Fetullahçı Terör Örgütünün (FETÖ) Tuzluçayır'daki cami-cemevi projesi içerisinde yer alarak, örgütün stratejik amacına hizmet ettikleri iddiasıyla Hacı Bektaşi Veli Kültür Eğitim ve Sağlık Vakfının beş kurucusu hakkında açılan davanın ilk duruşması yapıldı.
20.04.2017 17:58 Fetullahçı Terör Örgütünün (FETÖ) Tuzluçayır'daki cami-cemevi projesi içerisinde yer alarak, örgütün stratejik amacına hizmet ettikleri iddiasıyla Hacı Bektaşi Veli Kültür Eğitim ve Sağlık Vakfının beş kurucusu hakkında açılan davanın ilk duruşması yapıldı.
19 Nisan'da Ankara 4. Ağır Ceza Mahkemesinde görülen davanın ilk duruşmasına, sanıklar Haydar Malçok, Kemal Kaya, Mehmet Recep Tiryaki·, Muharrem Tandoğan ve Necip Kayalı ile avukatları ve bazı sanık yakınları katıldı.
Kimlik tespiti ve iddianamenin okunmasıyla başlayan duruşmada, sanık Kaya, hakkındaki suçlamaları kabul etmeyerek beraatını talep etti.
Cem Vakfı Ankara Şubesine devamlı gidip geldiğini belirten Kaya, "Şube Başkanı Şahin Akıncı, cami-cemevi projesinden bahsetti. Kanaat önderimiz İzzettin Doğan'ın ve devletin bunu desteklediğini, Alevilerin kendisini topluma daha iyi tanıtması, anlatması için iyi bir proje olduğunu, bu amaçla kurulacak vakıfta benim de yer almamı istediğini söyledi.' dedi.
Rica üzerine vakfın kuruluşunda yer aldığını ancak vakfın kuruluşuyla ilgili hiçbir belgenin hazırlanmasında yer almadığını savunan Kaya, "Vakıf kurulduğunda bir yıl herhangi bir faaliyetimiz de olmadı, müşavirlik firmasından arayan birisi, vakıfla ilgili olarak bilanço yapılması gerektiği, bankadaki hesapların incelenmesi gerektiğini söyledi. Vakıflardan bir müfettiş, bankadaki paranın blokeli olduğunu bu nedenle faiz işlemediğini, 'Blokeyi kaldırın bari paranın neması olsun.' dedi. Ben 2016 yılında bankaya gidip blokeyi kaldırdım, vakıf adına bankada para olduğundan haberimiz yoktu.' ifadelerini kullandı.

#### Alıştırma görevi A
Metne göre davanın ilk duruşması hangi mahkemede görüldü?

#### Alıştırma malzemesi
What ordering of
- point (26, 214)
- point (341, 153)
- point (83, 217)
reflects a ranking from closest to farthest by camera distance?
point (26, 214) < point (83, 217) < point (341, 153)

#### Alıştırma görevi B
Lütfen yukarıdaki kayıtları, boş satırları atlayarak, Nr ve Satır sütunlarından oluşan bir Markdown tablosuna dönüştürün.

#### Görev sonucu A
Ankara 4. Ağır Ceza Mahkemesinde.

#### Görev sonucu B
| Nr | Satır |
|---|---|
| 1 | What ordering of |
| 2 | - point (26, 214) |
| 3 | - point (341, 153) |
| 4 | - point (83, 217) |
| 5 | reflects a ranking from closest to farthest by camera distance? |
| 6 | point (26, 214) < point (83, 217) < point (341, 153) |